Kadın, "Hayır, tüm dünyada tek bir yol var. Ama o kadar zor ki, muhtemelen başaramazsın. Yedi yıl boyunca hiç konuşmamalı ve gülmemelisin. Eğer tek bir kelime edersen, yedi yılın sonunda bir saat bile eksik olsa, her şey boşa gider ve kardeşlerin o tek kelime yüzünden ölür," demiş.
Kız içinden, "Kardeşlerimi kesinlikle kurtaracağım," diye düşünmüş. Yüksek bir ağaç bulup üzerine çıkmış, orada oturup iplik eğirmeye başlamış. Ne konuşmuş ne de gülmüş.
Bu sırada, ormanda avlanan bir kral varmış. Kralın büyük bir tazısı, kızın oturduğu ağacın yanına gelmiş, etrafında koşup havlamaya başlamış.
Kral gelmiş ve alnında altın yıldız olan güzel kralın kızını görmüş. Güzelliğine öyle vurulmuş ki, ona evlenmek isteyip istemediğini sormuş.
Kız cevap vermemiş, sadece başıyla hafifçe onaylamış.
Kral ağaca tırmanmış, onu aşağı indirmiş, atına bindirip sarayına götürmüş.
Düğün büyük bir ihtişam ve sevinçle kutlanmış. Ancak gelin ne konuşmuş ne de gülmüş.
Birkaç yıl mutlu bir şekilde yaşadıktan sonra, kralın kötü kalpli annesi genç kraliçe hakkında iftiralar atmaya başlamış. Krala, "Bu, yanında getirdiğin sıradan bir dilenci kız. Kim bilir ne tür kötülükler yapıyordur. Konuşamıyor olsa bile, bir kez olsun gülebilirdi. Gülmeyenlerin vicdanı rahat değildir," demiş.
İlk başta kral inanmamış, ama yaşlı kadın ısrarla devam etmiş ve kraliçeyi o kadar çok şeyle suçlamış ki, sonunda kral ikna olmuş ve onu ölüm cezasına çarptırmış.
Avluda büyük bir ateş yakılmış ve kraliçe yakılmak üzere direğe bağlanmış. Kral, pencereden gözyaşları içinde bakıyormuş, çünkü onu hâlâ çok seviyormuş.
Ateş kırmızı diliyle kraliçenin elbiselerini yalamaya başladığı anda, yedi yılın son anı dolmuş.

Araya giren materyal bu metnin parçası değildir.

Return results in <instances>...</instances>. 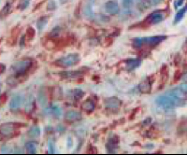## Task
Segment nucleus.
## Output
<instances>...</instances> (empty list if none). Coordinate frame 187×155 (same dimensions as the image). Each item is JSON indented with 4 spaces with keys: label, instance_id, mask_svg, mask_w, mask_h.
I'll use <instances>...</instances> for the list:
<instances>
[{
    "label": "nucleus",
    "instance_id": "c756f323",
    "mask_svg": "<svg viewBox=\"0 0 187 155\" xmlns=\"http://www.w3.org/2000/svg\"><path fill=\"white\" fill-rule=\"evenodd\" d=\"M51 110L56 116V117H60V116L62 115V110H61V108L58 106H52Z\"/></svg>",
    "mask_w": 187,
    "mask_h": 155
},
{
    "label": "nucleus",
    "instance_id": "2eb2a0df",
    "mask_svg": "<svg viewBox=\"0 0 187 155\" xmlns=\"http://www.w3.org/2000/svg\"><path fill=\"white\" fill-rule=\"evenodd\" d=\"M152 83L149 80L145 81H142L139 85V89L141 93H151V90H152Z\"/></svg>",
    "mask_w": 187,
    "mask_h": 155
},
{
    "label": "nucleus",
    "instance_id": "ddd939ff",
    "mask_svg": "<svg viewBox=\"0 0 187 155\" xmlns=\"http://www.w3.org/2000/svg\"><path fill=\"white\" fill-rule=\"evenodd\" d=\"M118 144H119V138L117 137V135H114V137L110 138L108 141V144H107L108 151L114 152L118 147Z\"/></svg>",
    "mask_w": 187,
    "mask_h": 155
},
{
    "label": "nucleus",
    "instance_id": "0eeeda50",
    "mask_svg": "<svg viewBox=\"0 0 187 155\" xmlns=\"http://www.w3.org/2000/svg\"><path fill=\"white\" fill-rule=\"evenodd\" d=\"M82 113L78 110H74V109H70L67 110L65 114V119L67 122L68 123H74L82 120Z\"/></svg>",
    "mask_w": 187,
    "mask_h": 155
},
{
    "label": "nucleus",
    "instance_id": "a211bd4d",
    "mask_svg": "<svg viewBox=\"0 0 187 155\" xmlns=\"http://www.w3.org/2000/svg\"><path fill=\"white\" fill-rule=\"evenodd\" d=\"M34 108H35V99L32 95H29L25 102V111L27 113H31Z\"/></svg>",
    "mask_w": 187,
    "mask_h": 155
},
{
    "label": "nucleus",
    "instance_id": "20e7f679",
    "mask_svg": "<svg viewBox=\"0 0 187 155\" xmlns=\"http://www.w3.org/2000/svg\"><path fill=\"white\" fill-rule=\"evenodd\" d=\"M22 126H25V124L18 123H7L0 125V133H2L5 135L18 134V133H16V129L20 128Z\"/></svg>",
    "mask_w": 187,
    "mask_h": 155
},
{
    "label": "nucleus",
    "instance_id": "f257e3e1",
    "mask_svg": "<svg viewBox=\"0 0 187 155\" xmlns=\"http://www.w3.org/2000/svg\"><path fill=\"white\" fill-rule=\"evenodd\" d=\"M155 103L158 106L166 108L185 106V102L183 99H181V98H178V97H175V96H171V95L159 96V97L155 100Z\"/></svg>",
    "mask_w": 187,
    "mask_h": 155
},
{
    "label": "nucleus",
    "instance_id": "aec40b11",
    "mask_svg": "<svg viewBox=\"0 0 187 155\" xmlns=\"http://www.w3.org/2000/svg\"><path fill=\"white\" fill-rule=\"evenodd\" d=\"M49 21V16H41L39 20L36 22V27L40 31H41L46 25H47V23Z\"/></svg>",
    "mask_w": 187,
    "mask_h": 155
},
{
    "label": "nucleus",
    "instance_id": "4468645a",
    "mask_svg": "<svg viewBox=\"0 0 187 155\" xmlns=\"http://www.w3.org/2000/svg\"><path fill=\"white\" fill-rule=\"evenodd\" d=\"M141 65V60L139 58H129L125 61V67L127 69H135Z\"/></svg>",
    "mask_w": 187,
    "mask_h": 155
},
{
    "label": "nucleus",
    "instance_id": "c85d7f7f",
    "mask_svg": "<svg viewBox=\"0 0 187 155\" xmlns=\"http://www.w3.org/2000/svg\"><path fill=\"white\" fill-rule=\"evenodd\" d=\"M29 4H30V0H21L18 4V9L21 10H24L29 6Z\"/></svg>",
    "mask_w": 187,
    "mask_h": 155
},
{
    "label": "nucleus",
    "instance_id": "f3484780",
    "mask_svg": "<svg viewBox=\"0 0 187 155\" xmlns=\"http://www.w3.org/2000/svg\"><path fill=\"white\" fill-rule=\"evenodd\" d=\"M19 32H20V30H19L18 28H14L12 31H11V35L8 38V44L9 46H13L16 41H17V36L19 35Z\"/></svg>",
    "mask_w": 187,
    "mask_h": 155
},
{
    "label": "nucleus",
    "instance_id": "2f4dec72",
    "mask_svg": "<svg viewBox=\"0 0 187 155\" xmlns=\"http://www.w3.org/2000/svg\"><path fill=\"white\" fill-rule=\"evenodd\" d=\"M56 8H57V6H56V3L54 0H50L47 5V9L50 11H52V10H55Z\"/></svg>",
    "mask_w": 187,
    "mask_h": 155
},
{
    "label": "nucleus",
    "instance_id": "bb28decb",
    "mask_svg": "<svg viewBox=\"0 0 187 155\" xmlns=\"http://www.w3.org/2000/svg\"><path fill=\"white\" fill-rule=\"evenodd\" d=\"M160 73H161V77L163 79V81H166L168 78V69H167V66H163L161 67V70H160Z\"/></svg>",
    "mask_w": 187,
    "mask_h": 155
},
{
    "label": "nucleus",
    "instance_id": "79ce46f5",
    "mask_svg": "<svg viewBox=\"0 0 187 155\" xmlns=\"http://www.w3.org/2000/svg\"><path fill=\"white\" fill-rule=\"evenodd\" d=\"M151 122H152V119L151 118H148V119H146L145 121L142 122V125H148V124L151 123Z\"/></svg>",
    "mask_w": 187,
    "mask_h": 155
},
{
    "label": "nucleus",
    "instance_id": "9b49d317",
    "mask_svg": "<svg viewBox=\"0 0 187 155\" xmlns=\"http://www.w3.org/2000/svg\"><path fill=\"white\" fill-rule=\"evenodd\" d=\"M82 108L87 113H92L96 108V103L93 99L88 98L82 104Z\"/></svg>",
    "mask_w": 187,
    "mask_h": 155
},
{
    "label": "nucleus",
    "instance_id": "de8ad7c7",
    "mask_svg": "<svg viewBox=\"0 0 187 155\" xmlns=\"http://www.w3.org/2000/svg\"><path fill=\"white\" fill-rule=\"evenodd\" d=\"M183 50L187 52V40L185 41V43H184V45H183Z\"/></svg>",
    "mask_w": 187,
    "mask_h": 155
},
{
    "label": "nucleus",
    "instance_id": "39448f33",
    "mask_svg": "<svg viewBox=\"0 0 187 155\" xmlns=\"http://www.w3.org/2000/svg\"><path fill=\"white\" fill-rule=\"evenodd\" d=\"M164 19H165V13H163L161 11H156V12L150 14L146 18L145 22L148 25H157V24L161 23Z\"/></svg>",
    "mask_w": 187,
    "mask_h": 155
},
{
    "label": "nucleus",
    "instance_id": "393cba45",
    "mask_svg": "<svg viewBox=\"0 0 187 155\" xmlns=\"http://www.w3.org/2000/svg\"><path fill=\"white\" fill-rule=\"evenodd\" d=\"M10 8H11V5L10 3H7L4 8L0 10V20H2V19H4L5 17H7L10 11Z\"/></svg>",
    "mask_w": 187,
    "mask_h": 155
},
{
    "label": "nucleus",
    "instance_id": "c03bdc74",
    "mask_svg": "<svg viewBox=\"0 0 187 155\" xmlns=\"http://www.w3.org/2000/svg\"><path fill=\"white\" fill-rule=\"evenodd\" d=\"M25 36H23L21 37V40H20V46H21V47H24V45H25Z\"/></svg>",
    "mask_w": 187,
    "mask_h": 155
},
{
    "label": "nucleus",
    "instance_id": "58836bf2",
    "mask_svg": "<svg viewBox=\"0 0 187 155\" xmlns=\"http://www.w3.org/2000/svg\"><path fill=\"white\" fill-rule=\"evenodd\" d=\"M179 88L187 95V83H182V84H181V85L179 86Z\"/></svg>",
    "mask_w": 187,
    "mask_h": 155
},
{
    "label": "nucleus",
    "instance_id": "e433bc0d",
    "mask_svg": "<svg viewBox=\"0 0 187 155\" xmlns=\"http://www.w3.org/2000/svg\"><path fill=\"white\" fill-rule=\"evenodd\" d=\"M7 99H8V96H7L6 93H4V94H2L1 96H0V106L4 105L6 103Z\"/></svg>",
    "mask_w": 187,
    "mask_h": 155
},
{
    "label": "nucleus",
    "instance_id": "dca6fc26",
    "mask_svg": "<svg viewBox=\"0 0 187 155\" xmlns=\"http://www.w3.org/2000/svg\"><path fill=\"white\" fill-rule=\"evenodd\" d=\"M37 99H39L40 104L42 107H45L48 104V97H47V94L45 93V91L43 89H40L39 92V94H37Z\"/></svg>",
    "mask_w": 187,
    "mask_h": 155
},
{
    "label": "nucleus",
    "instance_id": "9d476101",
    "mask_svg": "<svg viewBox=\"0 0 187 155\" xmlns=\"http://www.w3.org/2000/svg\"><path fill=\"white\" fill-rule=\"evenodd\" d=\"M104 105L109 108H118L121 107L122 102L117 97H109V98L105 99Z\"/></svg>",
    "mask_w": 187,
    "mask_h": 155
},
{
    "label": "nucleus",
    "instance_id": "72a5a7b5",
    "mask_svg": "<svg viewBox=\"0 0 187 155\" xmlns=\"http://www.w3.org/2000/svg\"><path fill=\"white\" fill-rule=\"evenodd\" d=\"M97 19L98 21H100L101 23H107V22L109 21V18L107 17V16H105V15H103V14L97 15Z\"/></svg>",
    "mask_w": 187,
    "mask_h": 155
},
{
    "label": "nucleus",
    "instance_id": "8fccbe9b",
    "mask_svg": "<svg viewBox=\"0 0 187 155\" xmlns=\"http://www.w3.org/2000/svg\"><path fill=\"white\" fill-rule=\"evenodd\" d=\"M60 1H61L62 3H65V2L67 1V0H60Z\"/></svg>",
    "mask_w": 187,
    "mask_h": 155
},
{
    "label": "nucleus",
    "instance_id": "09e8293b",
    "mask_svg": "<svg viewBox=\"0 0 187 155\" xmlns=\"http://www.w3.org/2000/svg\"><path fill=\"white\" fill-rule=\"evenodd\" d=\"M181 78L183 79V81H186V82H187V74H185V75L181 76Z\"/></svg>",
    "mask_w": 187,
    "mask_h": 155
},
{
    "label": "nucleus",
    "instance_id": "412c9836",
    "mask_svg": "<svg viewBox=\"0 0 187 155\" xmlns=\"http://www.w3.org/2000/svg\"><path fill=\"white\" fill-rule=\"evenodd\" d=\"M40 129L39 127H36V126H34V127H31L29 129V131L27 132V135L30 138H37V137H40Z\"/></svg>",
    "mask_w": 187,
    "mask_h": 155
},
{
    "label": "nucleus",
    "instance_id": "5701e85b",
    "mask_svg": "<svg viewBox=\"0 0 187 155\" xmlns=\"http://www.w3.org/2000/svg\"><path fill=\"white\" fill-rule=\"evenodd\" d=\"M60 33H61V27L56 26V27H54V28L50 32V34L48 35V36H49L48 38H52V40H55L56 38L59 37Z\"/></svg>",
    "mask_w": 187,
    "mask_h": 155
},
{
    "label": "nucleus",
    "instance_id": "b1692460",
    "mask_svg": "<svg viewBox=\"0 0 187 155\" xmlns=\"http://www.w3.org/2000/svg\"><path fill=\"white\" fill-rule=\"evenodd\" d=\"M25 36L27 40H33L35 36H36V30L34 29V27L32 26H28L26 28V32H25Z\"/></svg>",
    "mask_w": 187,
    "mask_h": 155
},
{
    "label": "nucleus",
    "instance_id": "f704fd0d",
    "mask_svg": "<svg viewBox=\"0 0 187 155\" xmlns=\"http://www.w3.org/2000/svg\"><path fill=\"white\" fill-rule=\"evenodd\" d=\"M181 78V70H177L176 72H175V74H174V78H173V82H175V81H178Z\"/></svg>",
    "mask_w": 187,
    "mask_h": 155
},
{
    "label": "nucleus",
    "instance_id": "c9c22d12",
    "mask_svg": "<svg viewBox=\"0 0 187 155\" xmlns=\"http://www.w3.org/2000/svg\"><path fill=\"white\" fill-rule=\"evenodd\" d=\"M48 149H49V152H50V153H54V149H55L54 142L49 141V143H48Z\"/></svg>",
    "mask_w": 187,
    "mask_h": 155
},
{
    "label": "nucleus",
    "instance_id": "a878e982",
    "mask_svg": "<svg viewBox=\"0 0 187 155\" xmlns=\"http://www.w3.org/2000/svg\"><path fill=\"white\" fill-rule=\"evenodd\" d=\"M25 149L29 153H36V143L30 141V142H26L25 143Z\"/></svg>",
    "mask_w": 187,
    "mask_h": 155
},
{
    "label": "nucleus",
    "instance_id": "a19ab883",
    "mask_svg": "<svg viewBox=\"0 0 187 155\" xmlns=\"http://www.w3.org/2000/svg\"><path fill=\"white\" fill-rule=\"evenodd\" d=\"M5 71H6V66H5L4 64H1V63H0V75L3 74Z\"/></svg>",
    "mask_w": 187,
    "mask_h": 155
},
{
    "label": "nucleus",
    "instance_id": "6e6552de",
    "mask_svg": "<svg viewBox=\"0 0 187 155\" xmlns=\"http://www.w3.org/2000/svg\"><path fill=\"white\" fill-rule=\"evenodd\" d=\"M105 9L109 15H116L119 13V5L116 0H109L105 4Z\"/></svg>",
    "mask_w": 187,
    "mask_h": 155
},
{
    "label": "nucleus",
    "instance_id": "f8f14e48",
    "mask_svg": "<svg viewBox=\"0 0 187 155\" xmlns=\"http://www.w3.org/2000/svg\"><path fill=\"white\" fill-rule=\"evenodd\" d=\"M24 102V98L22 95H15L11 98L10 102V108L11 109H16L19 108Z\"/></svg>",
    "mask_w": 187,
    "mask_h": 155
},
{
    "label": "nucleus",
    "instance_id": "ea45409f",
    "mask_svg": "<svg viewBox=\"0 0 187 155\" xmlns=\"http://www.w3.org/2000/svg\"><path fill=\"white\" fill-rule=\"evenodd\" d=\"M67 148H68V149H70V148L73 146V140H72V138H71L70 137L67 138Z\"/></svg>",
    "mask_w": 187,
    "mask_h": 155
},
{
    "label": "nucleus",
    "instance_id": "7c9ffc66",
    "mask_svg": "<svg viewBox=\"0 0 187 155\" xmlns=\"http://www.w3.org/2000/svg\"><path fill=\"white\" fill-rule=\"evenodd\" d=\"M142 45H143V40H142V38H135V40H133V47L134 48L139 49V48H141Z\"/></svg>",
    "mask_w": 187,
    "mask_h": 155
},
{
    "label": "nucleus",
    "instance_id": "37998d69",
    "mask_svg": "<svg viewBox=\"0 0 187 155\" xmlns=\"http://www.w3.org/2000/svg\"><path fill=\"white\" fill-rule=\"evenodd\" d=\"M150 1H151V3H152V6L153 5H157V4H159L162 0H150Z\"/></svg>",
    "mask_w": 187,
    "mask_h": 155
},
{
    "label": "nucleus",
    "instance_id": "6ab92c4d",
    "mask_svg": "<svg viewBox=\"0 0 187 155\" xmlns=\"http://www.w3.org/2000/svg\"><path fill=\"white\" fill-rule=\"evenodd\" d=\"M82 14L84 15L85 18L89 19V20H91V19L94 18V11H93V9H92V6L91 4H87L83 7L82 9Z\"/></svg>",
    "mask_w": 187,
    "mask_h": 155
},
{
    "label": "nucleus",
    "instance_id": "4c0bfd02",
    "mask_svg": "<svg viewBox=\"0 0 187 155\" xmlns=\"http://www.w3.org/2000/svg\"><path fill=\"white\" fill-rule=\"evenodd\" d=\"M185 1V0H176V1L174 2V7L175 9H178L179 7H181L183 5V2Z\"/></svg>",
    "mask_w": 187,
    "mask_h": 155
},
{
    "label": "nucleus",
    "instance_id": "a18cd8bd",
    "mask_svg": "<svg viewBox=\"0 0 187 155\" xmlns=\"http://www.w3.org/2000/svg\"><path fill=\"white\" fill-rule=\"evenodd\" d=\"M5 137H6L5 134H3L2 133H0V141H3L5 139Z\"/></svg>",
    "mask_w": 187,
    "mask_h": 155
},
{
    "label": "nucleus",
    "instance_id": "49530a36",
    "mask_svg": "<svg viewBox=\"0 0 187 155\" xmlns=\"http://www.w3.org/2000/svg\"><path fill=\"white\" fill-rule=\"evenodd\" d=\"M57 131H59V132H64V131H65V128H64L63 126L59 125V126L57 127Z\"/></svg>",
    "mask_w": 187,
    "mask_h": 155
},
{
    "label": "nucleus",
    "instance_id": "7ed1b4c3",
    "mask_svg": "<svg viewBox=\"0 0 187 155\" xmlns=\"http://www.w3.org/2000/svg\"><path fill=\"white\" fill-rule=\"evenodd\" d=\"M33 62L30 60H21L14 63L11 66V69L15 72V75L26 76L28 70L32 67Z\"/></svg>",
    "mask_w": 187,
    "mask_h": 155
},
{
    "label": "nucleus",
    "instance_id": "423d86ee",
    "mask_svg": "<svg viewBox=\"0 0 187 155\" xmlns=\"http://www.w3.org/2000/svg\"><path fill=\"white\" fill-rule=\"evenodd\" d=\"M166 38V36H151V37H145V38H142V40H143V43H145L146 46L150 48H154L157 46L159 43H161L162 41H164Z\"/></svg>",
    "mask_w": 187,
    "mask_h": 155
},
{
    "label": "nucleus",
    "instance_id": "cd10ccee",
    "mask_svg": "<svg viewBox=\"0 0 187 155\" xmlns=\"http://www.w3.org/2000/svg\"><path fill=\"white\" fill-rule=\"evenodd\" d=\"M84 95V92L82 91L81 89H75L73 91V96L75 99H81L82 97H83Z\"/></svg>",
    "mask_w": 187,
    "mask_h": 155
},
{
    "label": "nucleus",
    "instance_id": "4be33fe9",
    "mask_svg": "<svg viewBox=\"0 0 187 155\" xmlns=\"http://www.w3.org/2000/svg\"><path fill=\"white\" fill-rule=\"evenodd\" d=\"M186 11H187V5L177 12V14H176V16L174 18V24H178L181 20V19L183 18V16H184V14L186 13Z\"/></svg>",
    "mask_w": 187,
    "mask_h": 155
},
{
    "label": "nucleus",
    "instance_id": "473e14b6",
    "mask_svg": "<svg viewBox=\"0 0 187 155\" xmlns=\"http://www.w3.org/2000/svg\"><path fill=\"white\" fill-rule=\"evenodd\" d=\"M133 3H134V0H122V5L125 9L130 8L133 5Z\"/></svg>",
    "mask_w": 187,
    "mask_h": 155
},
{
    "label": "nucleus",
    "instance_id": "f03ea898",
    "mask_svg": "<svg viewBox=\"0 0 187 155\" xmlns=\"http://www.w3.org/2000/svg\"><path fill=\"white\" fill-rule=\"evenodd\" d=\"M81 62V55L79 53H70L61 59L55 61L54 64L60 67H67L71 66H75Z\"/></svg>",
    "mask_w": 187,
    "mask_h": 155
},
{
    "label": "nucleus",
    "instance_id": "1a4fd4ad",
    "mask_svg": "<svg viewBox=\"0 0 187 155\" xmlns=\"http://www.w3.org/2000/svg\"><path fill=\"white\" fill-rule=\"evenodd\" d=\"M83 73L79 70H72V71H62L59 73V76L64 79H77L82 76Z\"/></svg>",
    "mask_w": 187,
    "mask_h": 155
}]
</instances>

Havada bir uğultu duyulmuş ve on iki kuzgun gelip yere inmiş. Yere değdiklerinde, kızın kurtardığı on iki kardeşine dönüşmüşler.
Ateşi parçalayıp söndürmüşler, sevgili kız kardeşlerini kurtarmışlar ve onu öpüp sarılmışlar.
Artık ağzını açıp konuşabileceğini bilen kız, krala neden sessiz kaldığını ve hiç gülmediğini anlatmış.
Kral, onun masum olduğunu öğrenince çok sevinmiş. Hepsi ölümlerine kadar büyük bir uyum içinde yaşamışlar.
Kötü üvey anne ise yargıç önüne çıkarılmış. Kaynar yağ ve zehirli yılanlarla dolu bir fıçıya atılmış ve kötü bir ölümle can vermiş.